FHA Jumbo Loans: How They Work, What They Cost, and Who They're Actually For

Couple standing in front of a large home purchased with an FHA jumbo loan

Most people put FHA jumbo loans into a category that doesn't exist in their heads. They think FHA means small loans for buyers scraping together a minimum down payment. And they think jumbo means big loans for buyers with excellent credit and deep pockets.

FHA jumbo sits right in the middle, and it fills a gap that a lot of buyers in higher-cost markets don't realize is there. If you need a loan above the standard FHA floor but you don't have the credit score or down payment for a conventional jumbo, this might be exactly what you're looking for.

Or it might not. The costs are real, the lender requirements are tighter than standard FHA, and in some situations conventional is still the better path. This guide will help you sort through all of that.

What Is an FHA Jumbo Loan?

An FHA jumbo loan is an FHA-insured mortgage that exceeds the standard FHA loan limit (the national floor) but stays within the higher limit set for high-cost counties.

For 2026, here's how the numbers break down nationally:

  • Standard FHA floor: $541,287 (applies in most U.S. counties)
  • FHA ceiling for high-cost areas: $1,249,125 (applies in the most expensive markets)

Any FHA loan above the $541,287 floor that stays within your county's specific limit is what lenders typically call an FHA jumbo loan or FHA high-balance loan. The two terms mean the same thing. Different lenders just use different names, which creates confusion when you're trying to research this online.
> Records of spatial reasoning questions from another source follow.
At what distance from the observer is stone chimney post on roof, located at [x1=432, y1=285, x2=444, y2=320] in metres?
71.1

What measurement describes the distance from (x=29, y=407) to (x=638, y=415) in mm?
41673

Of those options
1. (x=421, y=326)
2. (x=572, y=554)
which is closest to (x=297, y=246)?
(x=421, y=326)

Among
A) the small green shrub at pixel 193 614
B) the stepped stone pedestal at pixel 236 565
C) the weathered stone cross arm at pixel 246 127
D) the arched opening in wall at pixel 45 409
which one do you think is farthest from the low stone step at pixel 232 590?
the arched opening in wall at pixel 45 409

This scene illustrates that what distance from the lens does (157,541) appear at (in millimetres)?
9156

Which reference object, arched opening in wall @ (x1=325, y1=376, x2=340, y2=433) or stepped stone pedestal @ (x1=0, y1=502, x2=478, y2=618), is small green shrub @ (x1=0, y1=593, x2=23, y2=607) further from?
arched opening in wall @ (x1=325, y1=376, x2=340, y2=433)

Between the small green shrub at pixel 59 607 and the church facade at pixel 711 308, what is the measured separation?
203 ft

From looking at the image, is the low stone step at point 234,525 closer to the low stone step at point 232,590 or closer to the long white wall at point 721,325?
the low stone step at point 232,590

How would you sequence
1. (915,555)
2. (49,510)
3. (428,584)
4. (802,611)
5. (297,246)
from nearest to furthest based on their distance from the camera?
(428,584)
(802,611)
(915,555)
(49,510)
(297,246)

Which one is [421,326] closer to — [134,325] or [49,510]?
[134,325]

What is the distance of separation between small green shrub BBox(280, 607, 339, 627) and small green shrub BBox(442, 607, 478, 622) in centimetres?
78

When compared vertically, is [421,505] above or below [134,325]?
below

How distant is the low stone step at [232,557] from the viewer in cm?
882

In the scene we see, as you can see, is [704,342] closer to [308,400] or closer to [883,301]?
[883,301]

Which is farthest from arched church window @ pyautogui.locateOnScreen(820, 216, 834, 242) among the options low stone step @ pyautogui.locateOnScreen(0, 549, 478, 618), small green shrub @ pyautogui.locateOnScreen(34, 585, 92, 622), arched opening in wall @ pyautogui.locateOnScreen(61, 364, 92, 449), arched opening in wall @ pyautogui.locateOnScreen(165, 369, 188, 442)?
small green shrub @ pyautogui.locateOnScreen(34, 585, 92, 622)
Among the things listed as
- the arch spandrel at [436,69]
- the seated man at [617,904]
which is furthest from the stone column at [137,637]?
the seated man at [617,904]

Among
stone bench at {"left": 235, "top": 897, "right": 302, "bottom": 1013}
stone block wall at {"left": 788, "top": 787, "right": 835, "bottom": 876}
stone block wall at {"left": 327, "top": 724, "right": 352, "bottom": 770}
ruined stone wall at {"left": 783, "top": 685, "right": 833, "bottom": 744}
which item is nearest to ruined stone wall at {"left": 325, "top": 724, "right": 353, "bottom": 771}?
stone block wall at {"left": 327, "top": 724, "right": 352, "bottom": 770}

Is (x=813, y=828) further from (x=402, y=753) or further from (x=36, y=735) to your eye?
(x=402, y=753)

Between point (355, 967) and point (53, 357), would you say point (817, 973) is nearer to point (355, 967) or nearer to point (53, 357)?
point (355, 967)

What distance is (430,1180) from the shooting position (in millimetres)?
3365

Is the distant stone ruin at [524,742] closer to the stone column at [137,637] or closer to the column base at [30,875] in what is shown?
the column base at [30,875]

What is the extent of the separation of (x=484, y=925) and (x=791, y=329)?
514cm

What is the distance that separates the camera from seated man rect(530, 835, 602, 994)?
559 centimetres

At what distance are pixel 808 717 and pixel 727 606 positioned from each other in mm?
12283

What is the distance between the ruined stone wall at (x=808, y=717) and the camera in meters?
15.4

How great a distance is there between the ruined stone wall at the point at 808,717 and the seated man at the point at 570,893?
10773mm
The loan works just like a regular FHA loan in most ways. It's insured by the Federal Housing Administration, requires mortgage insurance, and follows FHA guidelines for credit, income, and property standards. The main differences are the loan amount and the fact that many lenders apply stricter qualification standards at these higher balances.

Quick clarification: An FHA jumbo loan is not the same thing as a traditional jumbo loan. A traditional jumbo loan is a conventional (non-government) mortgage that exceeds conforming loan limits. An FHA jumbo is still a government-insured loan — it just happens to be at the higher end of what FHA allows in certain counties. The qualification requirements, costs, and structure are very different between the two.

Where FHA Jumbo Loans Apply in Colorado

FHA jumbo loans only exist in counties where the FHA limit exceeds the national floor. In Colorado, the 2026 limits increased across the board, and more counties now qualify for FHA jumbo than in previous years.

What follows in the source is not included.